Records for the task –
========

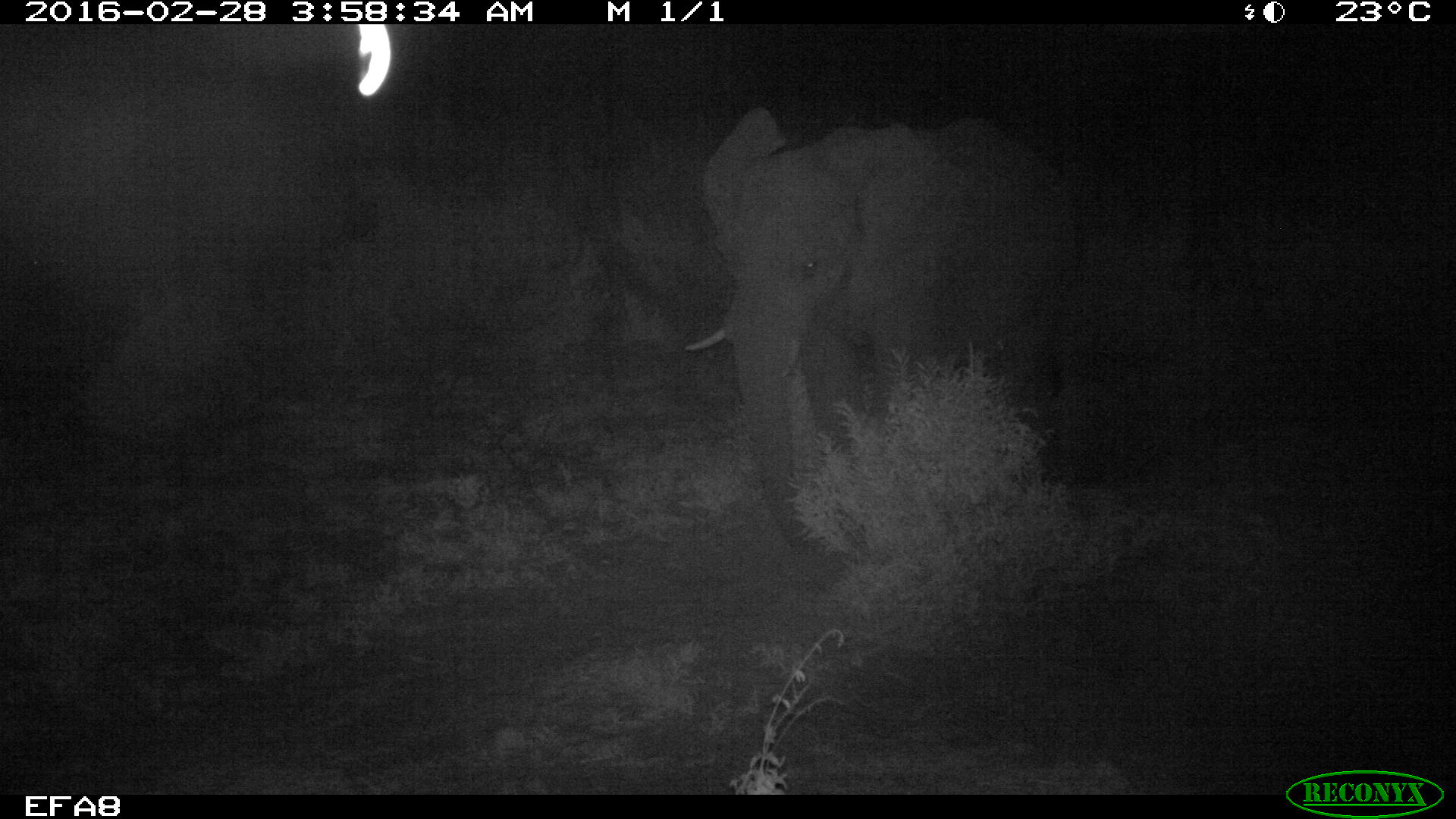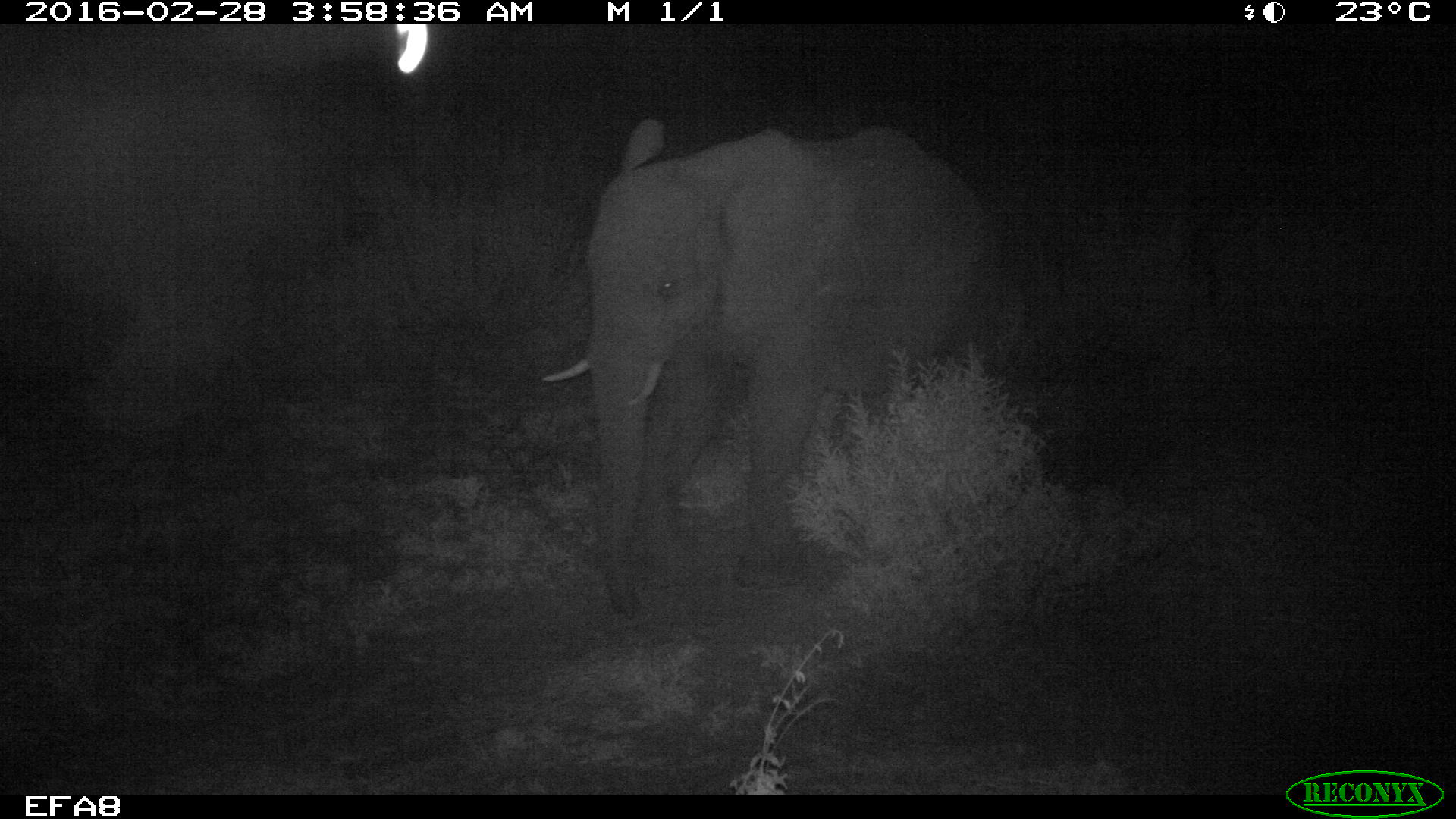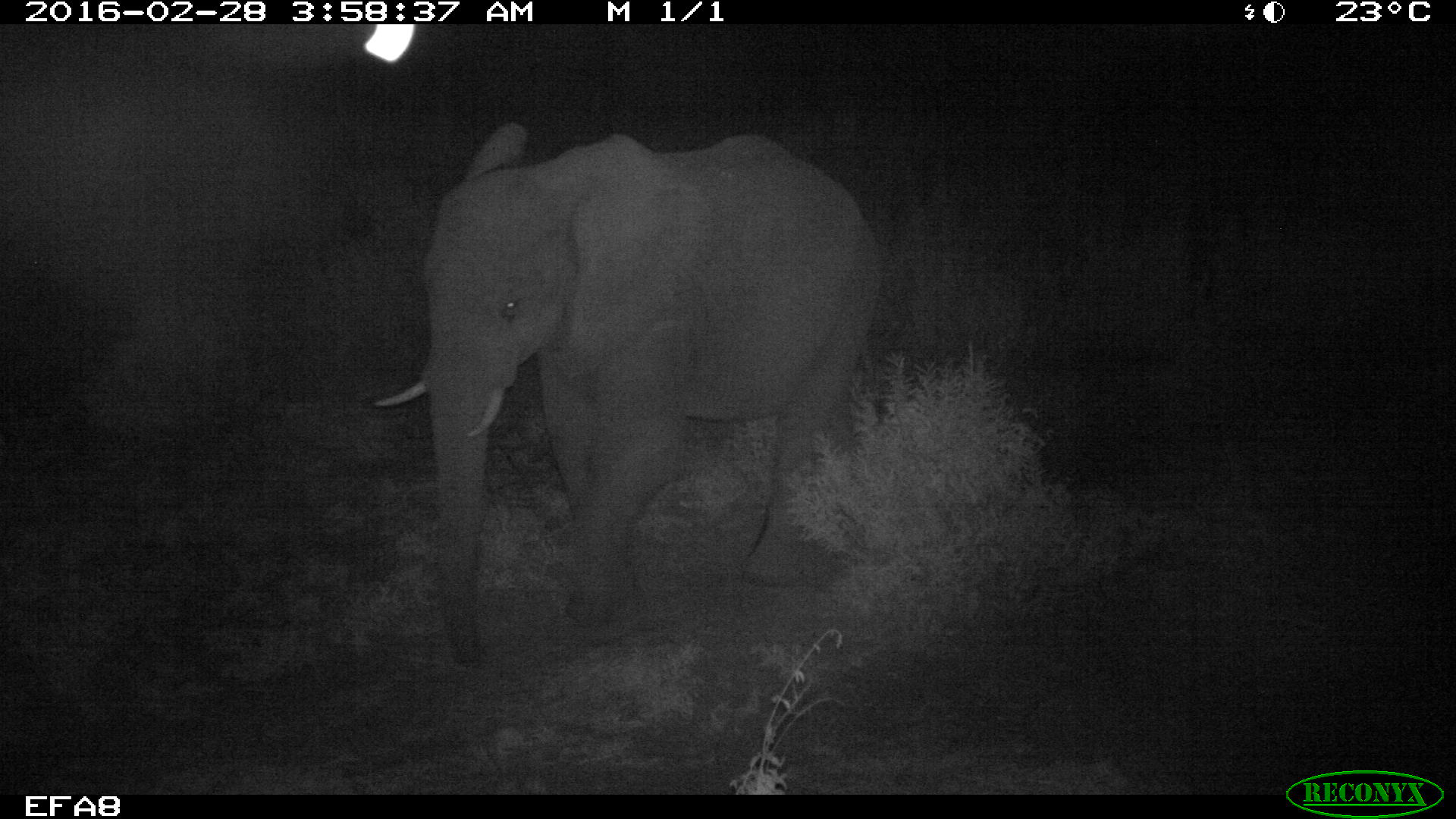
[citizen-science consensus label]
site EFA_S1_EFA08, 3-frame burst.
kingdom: Animalia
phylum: Chordata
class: Mammalia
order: Proboscidea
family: Elephantidae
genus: Loxodonta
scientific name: Loxodonta africana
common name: african bush elephant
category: elephant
Elephant (african bush elephant) (Loxodonta africana), count 1. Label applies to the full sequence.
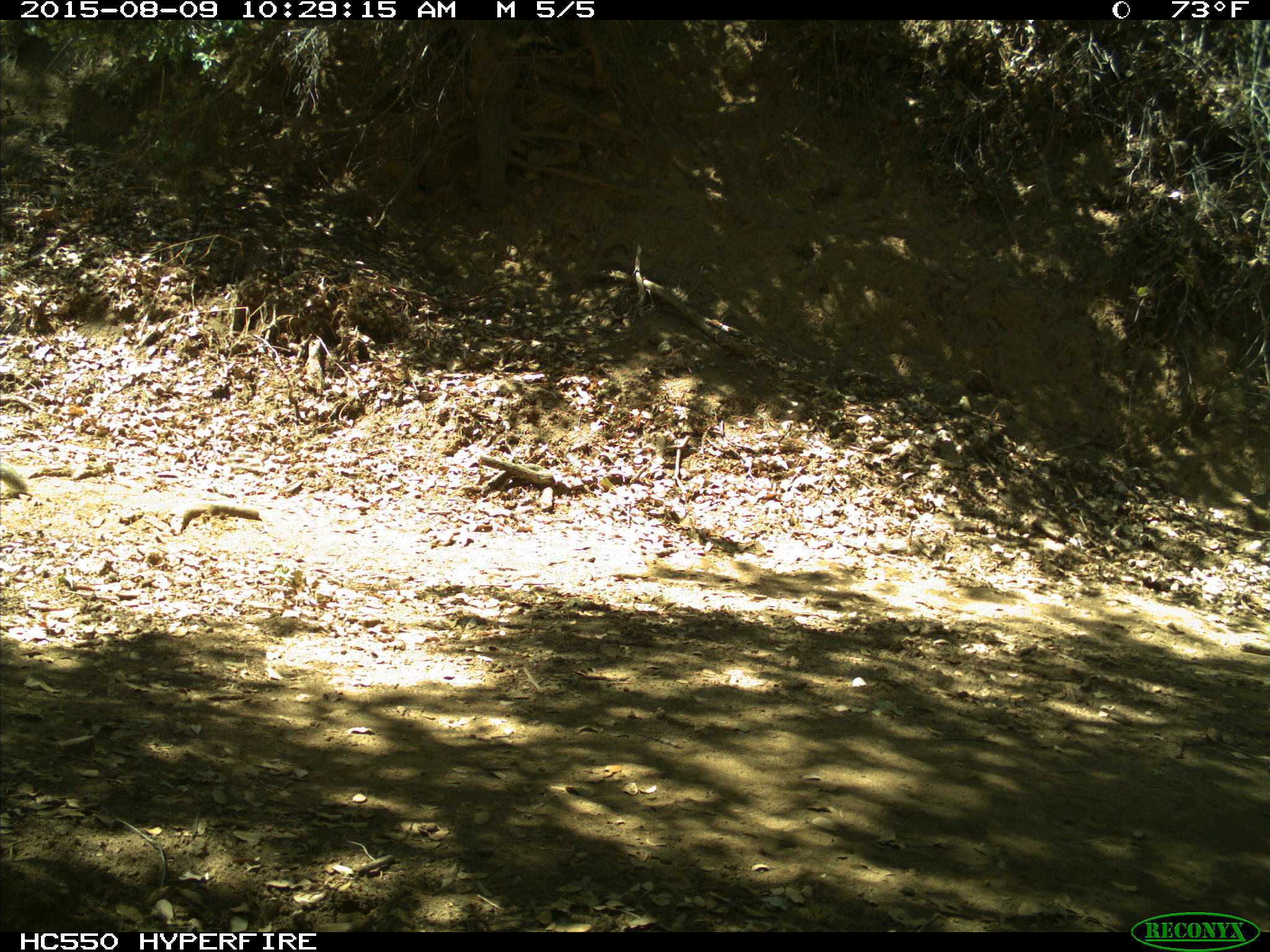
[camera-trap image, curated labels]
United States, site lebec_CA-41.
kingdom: Animalia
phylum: Chordata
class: Mammalia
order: Rodentia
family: Sciuridae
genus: Otospermophilus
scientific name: Otospermophilus beecheyi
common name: california ground squirrel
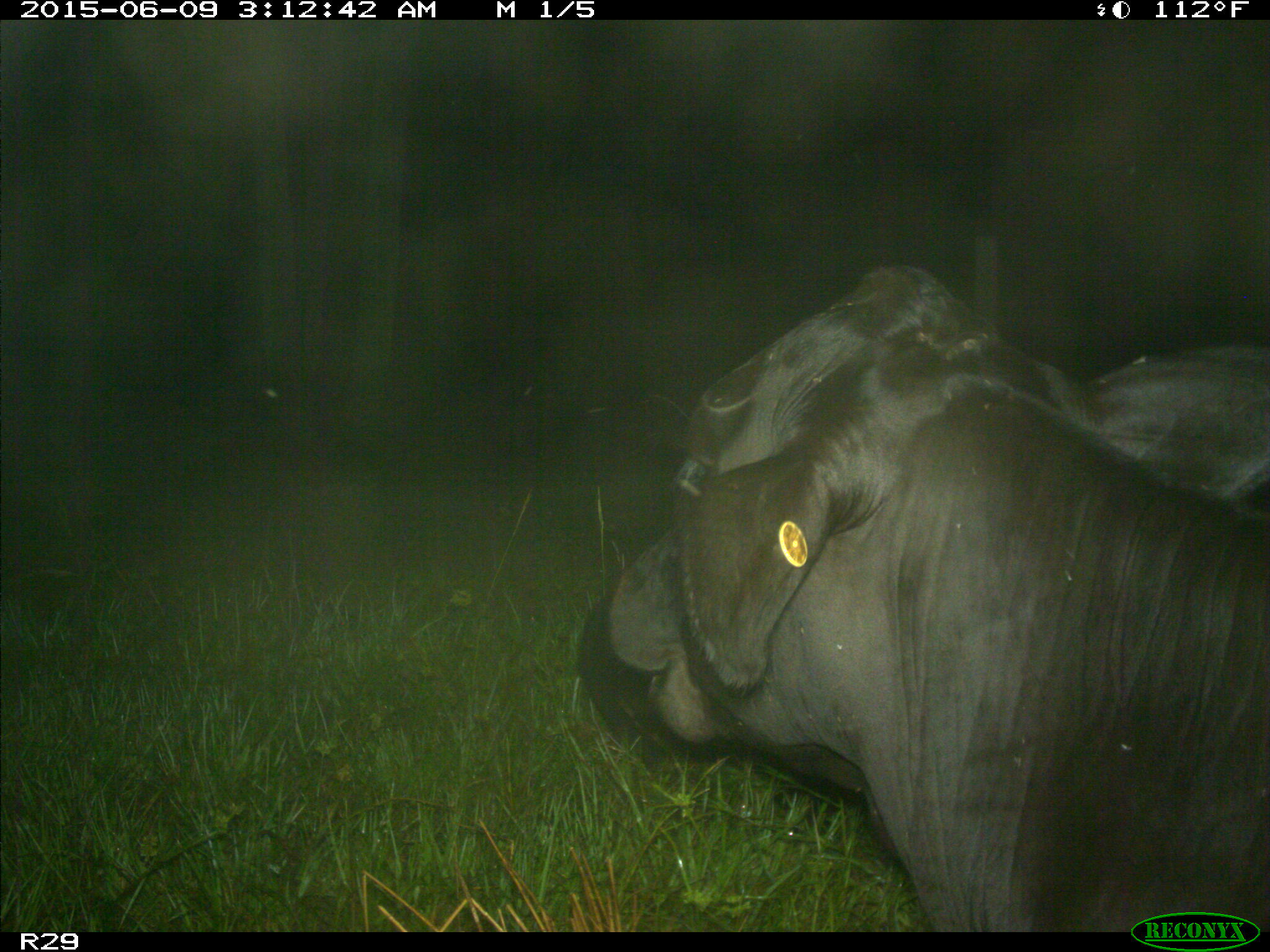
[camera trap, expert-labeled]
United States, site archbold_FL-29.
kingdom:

========

Your assignment – In the listing above, locate each line with "United" and copy it.

Exercise response –
United States, site lebec_CA-41.
United States, site archbold_FL-29.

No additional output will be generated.